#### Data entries
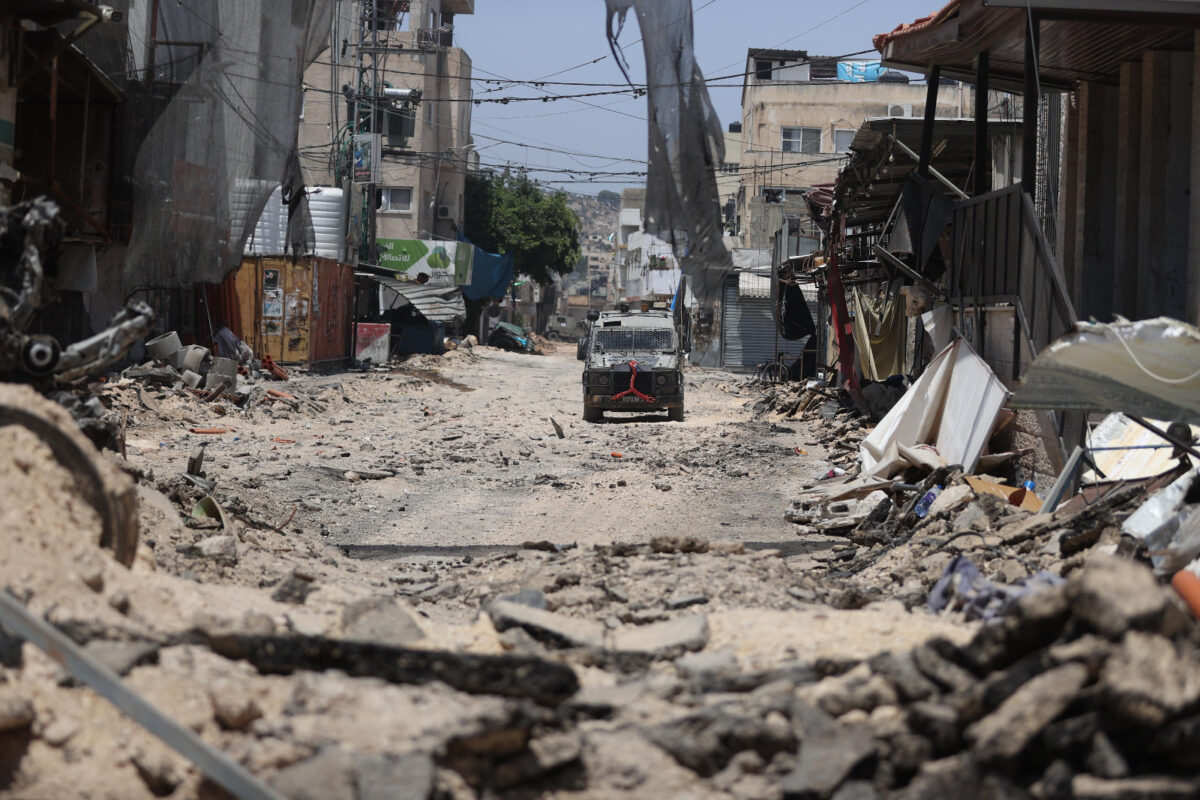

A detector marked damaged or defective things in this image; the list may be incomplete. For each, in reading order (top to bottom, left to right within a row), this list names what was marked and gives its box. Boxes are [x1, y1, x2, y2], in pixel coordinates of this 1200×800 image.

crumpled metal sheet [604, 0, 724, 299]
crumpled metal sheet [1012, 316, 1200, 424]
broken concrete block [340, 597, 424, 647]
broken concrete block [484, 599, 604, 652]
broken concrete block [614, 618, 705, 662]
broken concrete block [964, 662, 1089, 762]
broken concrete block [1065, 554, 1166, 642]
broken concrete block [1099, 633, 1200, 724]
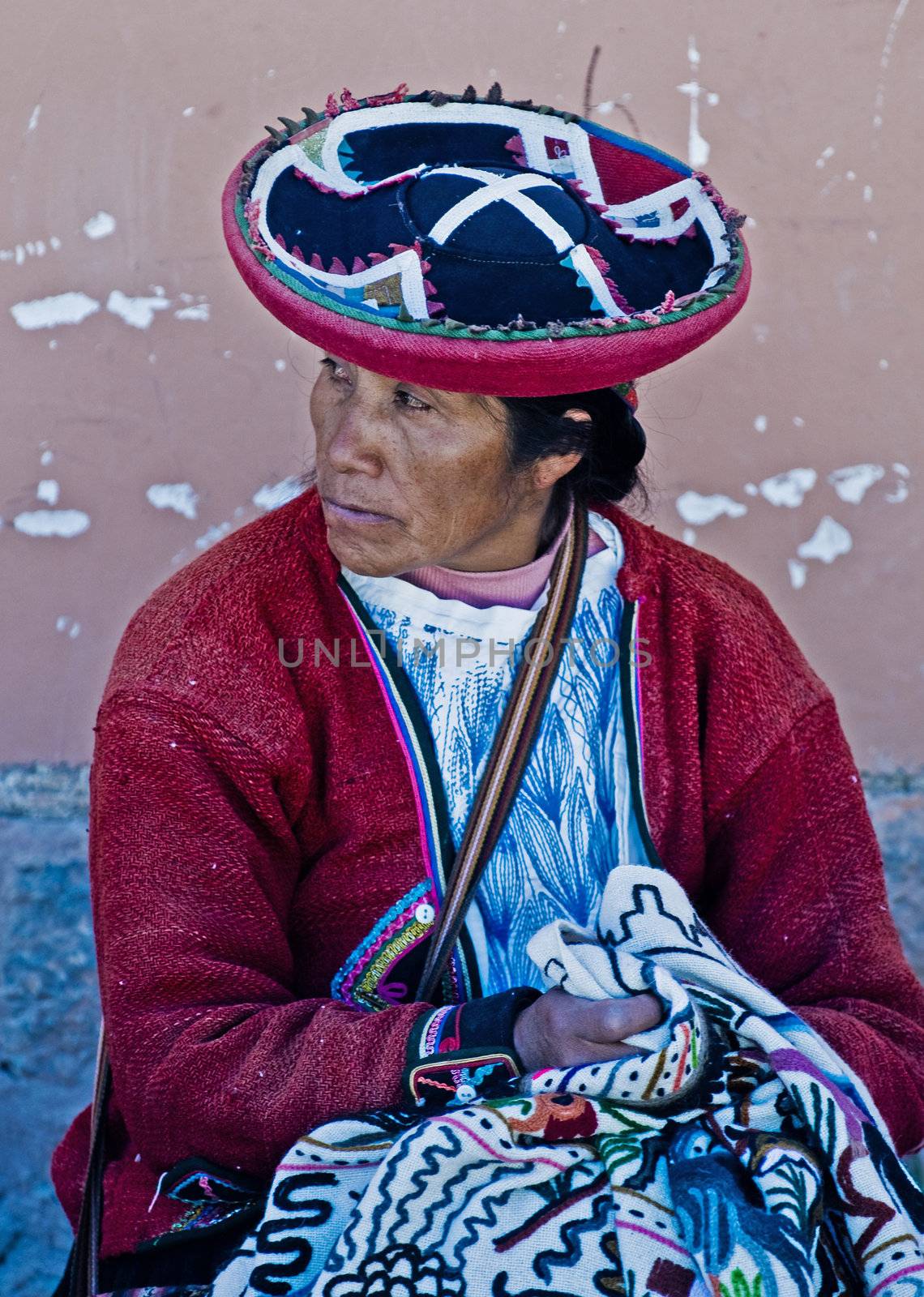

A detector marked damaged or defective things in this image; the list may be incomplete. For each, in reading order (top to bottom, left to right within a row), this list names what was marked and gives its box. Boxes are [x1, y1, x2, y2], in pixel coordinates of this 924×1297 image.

#### To do
Please copy the data shown above precisely, leaving the images out.

#### Written solution
A detector marked damaged or defective things in this image; the list may be incomplete. For each, in reading order (top to bottom, left to right within a row), this list names what was marked and gives its box. Boxes are [x1, y1, x2, y2], in pixel coordinates of this 1200×800 image.

crumpled metal sheet [604, 0, 724, 299]
crumpled metal sheet [1012, 316, 1200, 424]
broken concrete block [340, 597, 424, 647]
broken concrete block [484, 599, 604, 652]
broken concrete block [614, 618, 705, 662]
broken concrete block [964, 662, 1089, 762]
broken concrete block [1065, 554, 1166, 642]
broken concrete block [1099, 633, 1200, 724]

A detector marked damaged or defective things in this image; the list may be incomplete. For each, in reading order (top to bottom, left to right within a row), this list names what was marked and gives its box. Boxes are [x1, y1, x2, y2], in pixel coordinates of this 924×1297 image.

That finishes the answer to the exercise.